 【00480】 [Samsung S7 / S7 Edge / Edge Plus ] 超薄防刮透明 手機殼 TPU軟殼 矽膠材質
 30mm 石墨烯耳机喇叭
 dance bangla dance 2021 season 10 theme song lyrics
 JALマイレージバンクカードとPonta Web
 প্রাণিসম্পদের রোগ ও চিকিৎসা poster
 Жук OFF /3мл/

▬▬▬

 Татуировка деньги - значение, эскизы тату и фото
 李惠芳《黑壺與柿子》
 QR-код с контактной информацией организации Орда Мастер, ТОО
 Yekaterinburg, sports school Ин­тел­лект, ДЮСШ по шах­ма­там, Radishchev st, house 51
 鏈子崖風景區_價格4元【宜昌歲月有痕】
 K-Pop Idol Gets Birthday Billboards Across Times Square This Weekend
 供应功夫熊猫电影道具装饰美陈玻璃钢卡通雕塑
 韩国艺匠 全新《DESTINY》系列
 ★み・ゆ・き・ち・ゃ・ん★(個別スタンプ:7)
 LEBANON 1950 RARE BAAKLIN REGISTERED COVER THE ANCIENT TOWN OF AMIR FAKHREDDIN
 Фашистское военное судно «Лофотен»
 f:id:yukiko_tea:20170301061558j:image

▬▬▬

## [Work order]
Beginning at the line above that contains "QR-код с контактной", return each line exactly through the line that contains "f:id:yukiko_tea:20170301061558j:image", and no others.

## [Response]
 QR-код с контактной информацией организации Орда Мастер, ТОО
 Yekaterinburg, sports school Ин­тел­лект, ДЮСШ по шах­ма­там, Radishchev st, house 51
 鏈子崖風景區_價格4元【宜昌歲月有痕】
 K-Pop Idol Gets Birthday Billboards Across Times Square This Weekend
 供应功夫熊猫电影道具装饰美陈玻璃钢卡通雕塑
 韩国艺匠 全新《DESTINY》系列
 ★み・ゆ・き・ち・ゃ・ん★(個別スタンプ:7)
 LEBANON 1950 RARE BAAKLIN REGISTERED COVER THE ANCIENT TOWN OF AMIR FAKHREDDIN
 Фашистское военное судно «Лофотен»
 f:id:yukiko_tea:20170301061558j:image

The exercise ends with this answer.